Given text:
────────────────

Gmail and Google Drive Outage

jordanthoms · on Aug 20, 2020

There was an outage August 19th, 2019 - almost 1 year ago to the day. As I posted at the time: "Google often has a outage or two around this time of the year when all the US schools come back and millions of students log in at the same time."

My pet theory wasn't too popular but I'm going to stick with it :)

1- https://news.ycombinator.com/item?id=20740997

piva00 · on Aug 20, 2020

I work on the educational part of the product my company develops and I can attest that school start is a stressful day with login attempts, assignments lookups and other setup activities for the school period.

I wouldn't doubt that Google Classroom and other systems that use Google's SSO will be under strain from millions of students.

londons_explore · on Aug 20, 2020

Google does a once per year disaster recovery training... They do things like deliberately turn off datacenters with no warning. Sometimes failover systems don't work as intended.

Was that this week?

ithkuil · on Aug 20, 2020

"dirt" - https://www.usenix.org/conference/lisa15/conference-program/...

jefftk · on Aug 20, 2020

It was not this week, sorry!

perftime · on Aug 20, 2020

Every year around the same time people have to work on Perf (internal performance review), maybe people were more focused on that rather than keeping the systems up.... or maybe they needed to push the latest update to be included in their perf...

jordanthoms · on Aug 20, 2020

I like this theory too - but is performance review this week?

tweenagedream · on Aug 21, 2020

plibither8 · on Aug 20, 2020

See you in August 2021, good sir!

kevstev · on Aug 20, 2020

US schools don't all start on the same day though- its pretty staggered with some starting in early-mid august, and most in the Northeast start right after Labor day.

sujinge9 · on Aug 20, 2020

It's still probably a normalish distribution

kevstev · on Aug 20, 2020

Right- which I would expect Google or any half decent service to be able to withstand easily. Its not a sudden spike that happens under a few minutes to several orders of magnitude above the average weekly peak, this is a fairly gentle sloping upward.

And if this happened last year too, you would think this would be on top of the list of things to watch for next year and add capacity for. Amazon and Walmart start planning and drilling now for their holiday season.

adrianmonk · on Aug 20, 2020

That's an interesting theory because the timing does correlate.

A lot of people would immediately dismiss it because Google has the resources to scale up. But having resources doesn't guarantee someone actually turns the knob that increases the number of instances. (Whether automatic or manual, the adjustment could be too slow to match an unanticipated spike in demand.)

But there's another reason I don't think that's the explanation. Gmail has 1.5 billion active users[1]. Millions of students logging in at the same time sounds like a lot, but if Gmail has 100 million more active users today than yesterday, that's not even a 10% increase!

---

[1] Source: https://en.wikipedia.org/wiki/Gmail

jordanthoms · on Aug 20, 2020

I don't think it's the load on Gmail that's an issue. I'd point more to Google Drive, Docs and the underlying shared storage infrastructure. Also keep in mind most of those 1.5 billion users won't be very active - a few million users that have no usage at all for a few months and then all come back to being extremely active within a few days can be pretty disruptive!

IMO it's not really about having the resources to scale, but the unpredictable emergent behaviours which can happen when the load profile suddenly changes

jarym · on Aug 20, 2020

Actually a legit observation. Sorry to say but the naysayers on here are super dumb and missing the point with their comparison to other Google services or claiming lack of evidence.

────────────────

Rows from a box labeling dataset
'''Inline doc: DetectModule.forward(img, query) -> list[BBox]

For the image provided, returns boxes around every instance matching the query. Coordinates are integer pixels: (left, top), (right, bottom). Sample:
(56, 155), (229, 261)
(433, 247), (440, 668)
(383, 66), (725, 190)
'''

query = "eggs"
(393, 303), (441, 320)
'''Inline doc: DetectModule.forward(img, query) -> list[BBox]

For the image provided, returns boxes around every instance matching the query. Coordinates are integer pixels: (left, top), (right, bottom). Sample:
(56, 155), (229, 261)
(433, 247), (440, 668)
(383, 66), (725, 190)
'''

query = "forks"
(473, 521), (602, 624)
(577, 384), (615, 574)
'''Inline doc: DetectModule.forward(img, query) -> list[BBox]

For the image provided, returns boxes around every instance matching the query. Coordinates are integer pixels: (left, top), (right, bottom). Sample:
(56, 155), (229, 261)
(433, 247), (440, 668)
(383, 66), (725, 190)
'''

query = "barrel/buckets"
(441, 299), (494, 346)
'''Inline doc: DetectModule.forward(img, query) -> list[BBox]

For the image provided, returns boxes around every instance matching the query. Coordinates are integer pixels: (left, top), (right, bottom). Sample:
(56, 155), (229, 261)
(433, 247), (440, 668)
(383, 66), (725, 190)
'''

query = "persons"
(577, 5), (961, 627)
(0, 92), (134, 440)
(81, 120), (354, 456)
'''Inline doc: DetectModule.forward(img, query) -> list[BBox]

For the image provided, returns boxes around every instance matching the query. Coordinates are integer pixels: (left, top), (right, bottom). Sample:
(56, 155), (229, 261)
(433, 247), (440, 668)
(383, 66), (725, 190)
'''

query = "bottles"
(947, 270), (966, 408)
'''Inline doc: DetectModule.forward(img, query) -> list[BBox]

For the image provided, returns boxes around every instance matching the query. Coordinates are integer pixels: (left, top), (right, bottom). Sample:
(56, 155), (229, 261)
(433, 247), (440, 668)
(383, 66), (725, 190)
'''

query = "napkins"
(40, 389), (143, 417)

────────────────

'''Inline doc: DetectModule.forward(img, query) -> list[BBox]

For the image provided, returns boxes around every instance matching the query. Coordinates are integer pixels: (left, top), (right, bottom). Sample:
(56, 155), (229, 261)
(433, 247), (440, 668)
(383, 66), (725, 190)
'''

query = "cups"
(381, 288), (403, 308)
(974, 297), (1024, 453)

────────────────

Directions:
• A. In the outage thread, change "datacenters" to "server farms" and give the passage again, starting at "piva00 · on" and ending at "work as intended.".
• B. Write what comes next in the thread about the Gmail and Google Drive outage, picking up after its final comment.

Answers provided:
• A.
piva00 · on Aug 20, 2020

I work on the educational part of the product my company develops and I can attest that school start is a stressful day with login attempts, assignments lookups and other setup activities for the school period.

I wouldn't doubt that Google Classroom and other systems that use Google's SSO will be under strain from millions of students.

londons_explore · on Aug 20, 2020

Google does a once per year disaster recovery training... They do things like deliberately turn off server farms with no warning. Sometimes failover systems don't work as intended.

• B.
mrkramer · on Aug 20, 2020

Millions of people are searching simultaneously at google.com or youtube.com but servers are not crashing. Issue is not traffic overload but something else.

klohto · on Aug 20, 2020

These are not the same products nor infrastructure

mrkramer · on Aug 20, 2020

But I'm sure similar infrastructure architecture was applied to gmail.com as it was to google.com and youtube.com.

And similar concepts of maintaining by sysadmins are practiced.

londons_explore · on Aug 20, 2020

Hah...

Press and hold the F5 key on your keyboard for 2 minutes while on gmail.com. You will get a "service unavailable" error. About 500 other people whose data happens to be cohosted with you will also get the same error, and all of you will be unable to send or receive email, even by IMAP, for about 10 mins while your particular corner of the data store is restarted and the data integrity checked.

That doesn't happen on Google.com

jordanthoms · on Aug 20, 2020

Ok, I definitely want to know how you discovered that... (and found one of those 500 people to verify?)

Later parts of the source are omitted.